» Given data
╭──
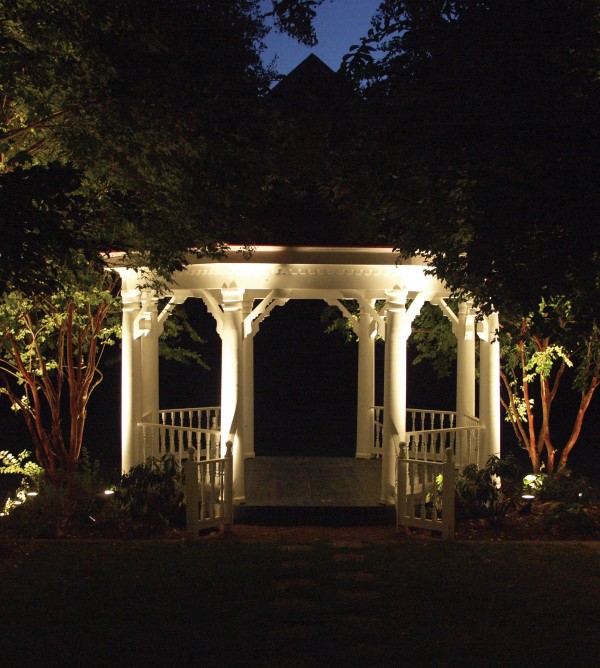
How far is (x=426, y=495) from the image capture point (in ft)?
36.6

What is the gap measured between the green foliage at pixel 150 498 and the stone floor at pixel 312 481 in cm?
108

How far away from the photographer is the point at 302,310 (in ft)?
98.5

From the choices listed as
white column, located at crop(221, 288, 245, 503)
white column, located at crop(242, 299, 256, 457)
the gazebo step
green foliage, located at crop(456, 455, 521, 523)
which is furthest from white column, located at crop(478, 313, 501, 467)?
white column, located at crop(242, 299, 256, 457)

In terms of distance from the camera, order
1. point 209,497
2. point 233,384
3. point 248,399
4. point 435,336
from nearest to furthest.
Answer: point 209,497, point 233,384, point 248,399, point 435,336

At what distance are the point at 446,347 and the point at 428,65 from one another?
27.3 ft

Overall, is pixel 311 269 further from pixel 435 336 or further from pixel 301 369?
pixel 301 369

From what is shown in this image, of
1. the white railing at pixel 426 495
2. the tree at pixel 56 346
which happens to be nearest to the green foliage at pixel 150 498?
the tree at pixel 56 346

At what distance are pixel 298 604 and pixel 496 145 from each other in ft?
16.3

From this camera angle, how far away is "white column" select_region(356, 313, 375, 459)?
16234mm

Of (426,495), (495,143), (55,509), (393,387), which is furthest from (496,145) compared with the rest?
(55,509)

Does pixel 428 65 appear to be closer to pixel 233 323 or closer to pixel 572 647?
pixel 233 323

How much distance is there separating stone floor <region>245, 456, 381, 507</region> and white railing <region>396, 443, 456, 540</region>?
88cm

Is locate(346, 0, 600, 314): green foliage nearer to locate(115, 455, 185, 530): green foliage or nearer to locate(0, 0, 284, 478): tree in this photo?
locate(0, 0, 284, 478): tree

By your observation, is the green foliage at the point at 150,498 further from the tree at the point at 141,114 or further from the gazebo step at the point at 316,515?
the tree at the point at 141,114
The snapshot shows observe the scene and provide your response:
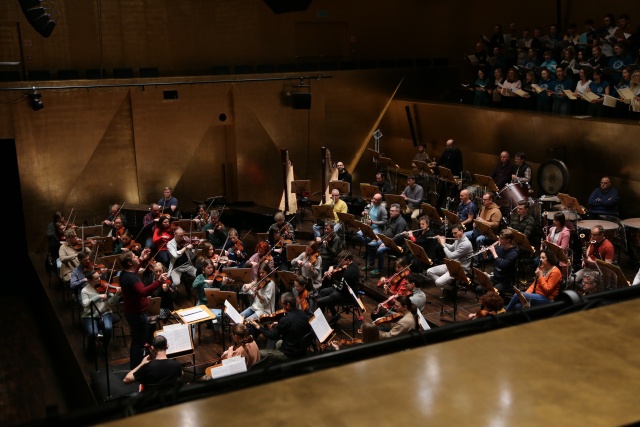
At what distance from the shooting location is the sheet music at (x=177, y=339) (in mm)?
7281

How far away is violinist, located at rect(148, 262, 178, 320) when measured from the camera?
9070mm

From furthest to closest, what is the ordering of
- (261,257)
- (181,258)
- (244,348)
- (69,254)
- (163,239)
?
(163,239) → (181,258) → (69,254) → (261,257) → (244,348)

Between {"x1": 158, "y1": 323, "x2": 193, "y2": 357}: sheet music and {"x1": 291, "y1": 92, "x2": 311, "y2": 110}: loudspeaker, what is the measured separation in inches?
347

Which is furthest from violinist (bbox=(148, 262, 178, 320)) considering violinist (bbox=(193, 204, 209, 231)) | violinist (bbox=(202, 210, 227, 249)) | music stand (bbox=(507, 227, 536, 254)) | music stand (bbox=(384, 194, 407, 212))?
music stand (bbox=(507, 227, 536, 254))

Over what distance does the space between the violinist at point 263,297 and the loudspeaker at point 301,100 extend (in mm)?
7286

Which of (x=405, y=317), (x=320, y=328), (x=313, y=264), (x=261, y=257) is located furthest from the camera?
(x=261, y=257)

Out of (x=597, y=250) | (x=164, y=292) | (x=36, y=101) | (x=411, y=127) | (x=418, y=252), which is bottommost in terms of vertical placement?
(x=164, y=292)

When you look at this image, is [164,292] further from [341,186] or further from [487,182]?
[487,182]

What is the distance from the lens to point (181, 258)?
1041cm

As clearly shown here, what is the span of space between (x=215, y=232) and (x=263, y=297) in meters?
2.98

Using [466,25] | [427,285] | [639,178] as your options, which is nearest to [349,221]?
[427,285]

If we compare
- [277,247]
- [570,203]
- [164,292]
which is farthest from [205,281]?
[570,203]

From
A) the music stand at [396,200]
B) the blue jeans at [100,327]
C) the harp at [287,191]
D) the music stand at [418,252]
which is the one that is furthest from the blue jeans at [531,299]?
the harp at [287,191]

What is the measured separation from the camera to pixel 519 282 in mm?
9641
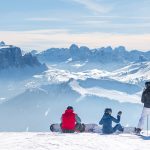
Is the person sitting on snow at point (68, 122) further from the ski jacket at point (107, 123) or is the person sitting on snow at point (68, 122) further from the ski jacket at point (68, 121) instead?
the ski jacket at point (107, 123)

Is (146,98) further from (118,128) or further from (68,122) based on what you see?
(68,122)

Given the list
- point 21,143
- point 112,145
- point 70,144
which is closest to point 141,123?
point 112,145

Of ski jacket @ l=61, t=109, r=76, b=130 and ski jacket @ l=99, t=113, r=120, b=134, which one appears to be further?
ski jacket @ l=99, t=113, r=120, b=134

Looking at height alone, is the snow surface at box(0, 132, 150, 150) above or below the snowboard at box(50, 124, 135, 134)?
above

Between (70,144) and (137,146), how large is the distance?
295 centimetres

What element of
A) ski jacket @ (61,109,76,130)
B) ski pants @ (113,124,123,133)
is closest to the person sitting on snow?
ski jacket @ (61,109,76,130)

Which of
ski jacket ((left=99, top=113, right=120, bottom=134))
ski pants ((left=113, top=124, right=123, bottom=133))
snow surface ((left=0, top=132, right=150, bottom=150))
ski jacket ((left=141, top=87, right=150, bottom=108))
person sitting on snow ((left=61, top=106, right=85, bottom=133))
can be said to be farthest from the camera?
ski pants ((left=113, top=124, right=123, bottom=133))

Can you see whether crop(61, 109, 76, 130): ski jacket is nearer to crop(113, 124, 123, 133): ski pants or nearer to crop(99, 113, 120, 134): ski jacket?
crop(99, 113, 120, 134): ski jacket

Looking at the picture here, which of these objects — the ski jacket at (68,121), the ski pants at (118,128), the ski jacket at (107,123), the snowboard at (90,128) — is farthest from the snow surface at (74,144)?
the snowboard at (90,128)

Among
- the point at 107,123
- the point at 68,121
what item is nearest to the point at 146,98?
the point at 107,123

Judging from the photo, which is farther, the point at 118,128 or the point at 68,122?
the point at 118,128

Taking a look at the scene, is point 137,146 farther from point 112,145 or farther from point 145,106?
point 145,106

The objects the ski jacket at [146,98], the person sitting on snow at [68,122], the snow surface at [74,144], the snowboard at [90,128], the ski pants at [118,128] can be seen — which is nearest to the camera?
the snow surface at [74,144]

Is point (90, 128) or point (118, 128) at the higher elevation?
point (118, 128)
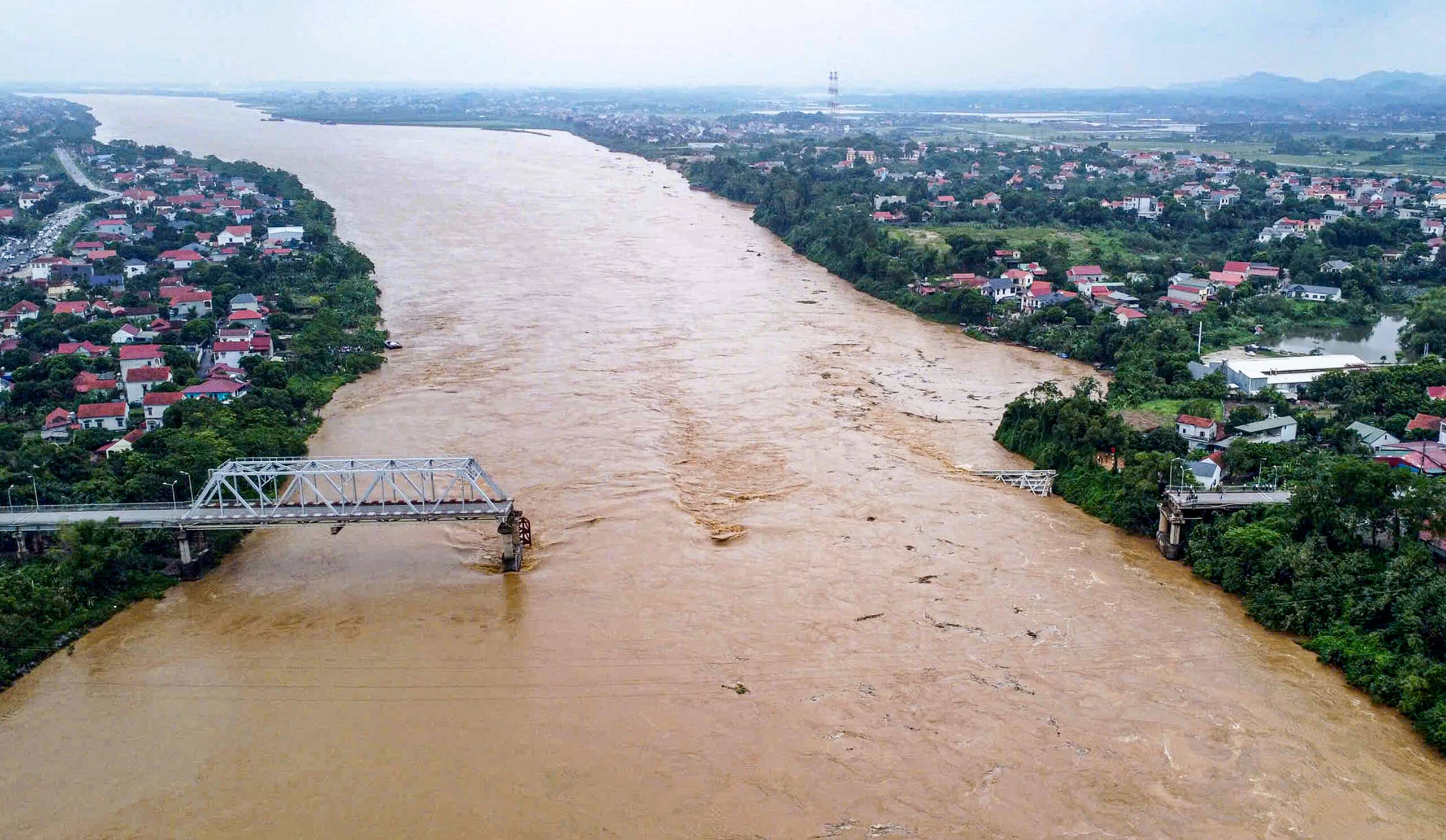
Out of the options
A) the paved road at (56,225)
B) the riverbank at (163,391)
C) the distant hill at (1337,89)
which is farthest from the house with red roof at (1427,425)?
the distant hill at (1337,89)

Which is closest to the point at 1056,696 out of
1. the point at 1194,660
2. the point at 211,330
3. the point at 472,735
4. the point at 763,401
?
the point at 1194,660

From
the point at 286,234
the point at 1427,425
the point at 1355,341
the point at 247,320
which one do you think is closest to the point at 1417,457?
the point at 1427,425

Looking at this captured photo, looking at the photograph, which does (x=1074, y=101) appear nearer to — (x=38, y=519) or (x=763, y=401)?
(x=763, y=401)

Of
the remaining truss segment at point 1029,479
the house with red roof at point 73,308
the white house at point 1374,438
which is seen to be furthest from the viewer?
the house with red roof at point 73,308

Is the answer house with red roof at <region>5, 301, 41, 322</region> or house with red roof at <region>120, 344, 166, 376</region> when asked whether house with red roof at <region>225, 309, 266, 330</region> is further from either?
house with red roof at <region>5, 301, 41, 322</region>

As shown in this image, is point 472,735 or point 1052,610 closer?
point 472,735

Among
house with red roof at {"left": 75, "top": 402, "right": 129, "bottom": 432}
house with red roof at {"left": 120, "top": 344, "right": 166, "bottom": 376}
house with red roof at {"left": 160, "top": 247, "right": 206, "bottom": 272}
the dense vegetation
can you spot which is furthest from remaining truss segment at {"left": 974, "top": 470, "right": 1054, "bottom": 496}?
house with red roof at {"left": 160, "top": 247, "right": 206, "bottom": 272}

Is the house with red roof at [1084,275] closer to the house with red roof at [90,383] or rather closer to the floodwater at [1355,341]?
╰──
» Given problem
Every record above must be given again exactly; drop the pictures.

» The reply
How far is (x=426, y=495) from the image capture point (in ft)?
36.6

What is the gap measured between the green foliage at pixel 150 498 and the stone floor at pixel 312 481 in cm?
108

How far away from the photographer is the point at 302,310 (in ft)?
98.5

From the choices listed as
white column, located at crop(221, 288, 245, 503)
white column, located at crop(242, 299, 256, 457)
the gazebo step
green foliage, located at crop(456, 455, 521, 523)
which is furthest from white column, located at crop(478, 313, 501, 467)?
white column, located at crop(242, 299, 256, 457)

In terms of distance from the camera, order
1. point 209,497
2. point 233,384
3. point 248,399
4. point 435,336
from nearest to furthest.
Answer: point 209,497, point 233,384, point 248,399, point 435,336

At what distance are the point at 446,347 and the point at 428,65 from one another?
27.3 ft

Overall, is pixel 311 269 further from pixel 435 336 or further from pixel 301 369?
pixel 301 369

From what is shown in this image, of
1. the white railing at pixel 426 495
2. the tree at pixel 56 346
which happens to be nearest to the green foliage at pixel 150 498?
the tree at pixel 56 346

At what distance are pixel 298 604 and pixel 496 145 from each other in ft?
16.3

From this camera angle, how far away is "white column" select_region(356, 313, 375, 459)?
16234mm

Of (426,495), (495,143), (55,509), (393,387), which is furthest from (496,145) compared with the rest?
(55,509)

Does pixel 428 65 appear to be closer to pixel 233 323 or closer to pixel 572 647?
pixel 233 323

How much distance is there separating stone floor <region>245, 456, 381, 507</region> and white railing <region>396, 443, 456, 540</region>?
88cm

Is locate(346, 0, 600, 314): green foliage nearer to locate(115, 455, 185, 530): green foliage or nearer to locate(0, 0, 284, 478): tree in this photo?
locate(0, 0, 284, 478): tree

By your observation, is the green foliage at the point at 150,498 further from the tree at the point at 141,114 or further from the gazebo step at the point at 316,515?
the tree at the point at 141,114
The snapshot shows observe the scene and provide your response:
At what distance from the shooting location is the sheet music at (x=177, y=339) (in mm)?
7281

How far away is violinist, located at rect(148, 262, 178, 320) when measured from the camera?
9070mm

From furthest to closest, what is the ordering of
- (261,257)
- (181,258)
- (244,348)
- (69,254)
- (163,239)
?
(163,239) → (181,258) → (69,254) → (261,257) → (244,348)

Between {"x1": 158, "y1": 323, "x2": 193, "y2": 357}: sheet music and {"x1": 291, "y1": 92, "x2": 311, "y2": 110}: loudspeaker, what is the measured separation in inches?
347

Which is furthest from violinist (bbox=(148, 262, 178, 320)) considering violinist (bbox=(193, 204, 209, 231)) | violinist (bbox=(202, 210, 227, 249)) | music stand (bbox=(507, 227, 536, 254)) | music stand (bbox=(384, 194, 407, 212))?
music stand (bbox=(507, 227, 536, 254))

Over what distance does the space between the violinist at point 263,297 and the loudspeaker at point 301,100 extend (in mm)?
7286

Which of (x=405, y=317), (x=320, y=328), (x=313, y=264), (x=261, y=257) is located furthest from the camera?
(x=261, y=257)

Out of (x=597, y=250) | (x=164, y=292) | (x=36, y=101) | (x=411, y=127) | (x=418, y=252), which is bottommost in terms of vertical placement?
(x=164, y=292)

When you look at this image, is [164,292] further from [341,186] or further from [487,182]?
[487,182]

What is the distance from the lens to point (181, 258)?
1041cm

As clearly shown here, what is the span of space between (x=215, y=232) and (x=263, y=297) in meters?
2.98

Using [466,25] | [427,285] | [639,178] as your options, which is nearest to [349,221]?
[427,285]

If we compare
- [277,247]
- [570,203]
- [164,292]
which is farthest from [205,281]?
[570,203]

From
A) the music stand at [396,200]
B) the blue jeans at [100,327]
C) the harp at [287,191]
D) the music stand at [418,252]
which is the one that is furthest from the blue jeans at [531,299]?
the harp at [287,191]

What is the measured separation from the camera to pixel 519 282 in mm?
9641
Is the person sitting on snow at point (68, 122) further from the ski jacket at point (107, 123) or is the person sitting on snow at point (68, 122) further from the ski jacket at point (68, 121) instead?
the ski jacket at point (107, 123)

Is (146,98) further from (118,128) or further from (68,122) based on what you see?
(68,122)

Given the list
- point 21,143
- point 112,145
- point 70,144
which is closest to point 141,123?
point 112,145

Of ski jacket @ l=61, t=109, r=76, b=130 and ski jacket @ l=99, t=113, r=120, b=134, which one appears to be further?
ski jacket @ l=99, t=113, r=120, b=134

Looking at height alone, is the snow surface at box(0, 132, 150, 150) above or below the snowboard at box(50, 124, 135, 134)?
above

Between (70,144) and (137,146), how large is the distance?
295 centimetres

What element of
A) ski jacket @ (61,109,76,130)
B) ski pants @ (113,124,123,133)
is closest to the person sitting on snow?
ski jacket @ (61,109,76,130)

Which of
ski jacket ((left=99, top=113, right=120, bottom=134))
ski pants ((left=113, top=124, right=123, bottom=133))
snow surface ((left=0, top=132, right=150, bottom=150))
ski jacket ((left=141, top=87, right=150, bottom=108))
person sitting on snow ((left=61, top=106, right=85, bottom=133))
can be said to be farthest from the camera?
ski pants ((left=113, top=124, right=123, bottom=133))

Can you see whether crop(61, 109, 76, 130): ski jacket is nearer to crop(113, 124, 123, 133): ski pants or nearer to crop(99, 113, 120, 134): ski jacket?
crop(99, 113, 120, 134): ski jacket

Looking at the picture here, which of these objects — the ski jacket at (68,121), the ski pants at (118,128), the ski jacket at (107,123), the snowboard at (90,128) — is farthest from the snow surface at (74,144)?
the snowboard at (90,128)

Among
- the point at 107,123
- the point at 68,121
what item is nearest to the point at 146,98?
the point at 107,123

Judging from the photo, which is farther, the point at 118,128 or the point at 68,122?
the point at 118,128

Taking a look at the scene, is point 137,146 farther from point 112,145 or farther from point 145,106?
point 145,106

The objects the ski jacket at [146,98], the person sitting on snow at [68,122], the snow surface at [74,144], the snowboard at [90,128], the ski pants at [118,128] can be seen — which is nearest to the camera?
the snow surface at [74,144]

Is point (90, 128) or point (118, 128) at the higher elevation?
point (118, 128)
Out of the options
A) the paved road at (56,225)
B) the riverbank at (163,391)
C) the distant hill at (1337,89)
which is farthest from the house with red roof at (1427,425)?
the distant hill at (1337,89)

Which is closest to the point at 1056,696 out of
1. the point at 1194,660
2. the point at 211,330
3. the point at 472,735
4. the point at 763,401
?
the point at 1194,660

From
the point at 286,234
the point at 1427,425
the point at 1355,341
the point at 247,320
which one do you think is closest to the point at 1417,457?
the point at 1427,425

Looking at this captured photo, looking at the photograph, which does (x=1074, y=101) appear nearer to — (x=38, y=519) or (x=763, y=401)?
(x=763, y=401)

Of
the remaining truss segment at point 1029,479
the house with red roof at point 73,308
the white house at point 1374,438
which is seen to be furthest from the viewer?
the house with red roof at point 73,308

Is the answer house with red roof at <region>5, 301, 41, 322</region> or house with red roof at <region>120, 344, 166, 376</region> when asked whether house with red roof at <region>225, 309, 266, 330</region> is further from either?
house with red roof at <region>5, 301, 41, 322</region>

As shown in this image, is point 472,735 or point 1052,610 closer?
point 472,735

Among
house with red roof at {"left": 75, "top": 402, "right": 129, "bottom": 432}
house with red roof at {"left": 120, "top": 344, "right": 166, "bottom": 376}
house with red roof at {"left": 160, "top": 247, "right": 206, "bottom": 272}
the dense vegetation
can you spot which is furthest from remaining truss segment at {"left": 974, "top": 470, "right": 1054, "bottom": 496}?
house with red roof at {"left": 160, "top": 247, "right": 206, "bottom": 272}

Is the house with red roof at [1084,275] closer to the house with red roof at [90,383] or rather closer to the floodwater at [1355,341]?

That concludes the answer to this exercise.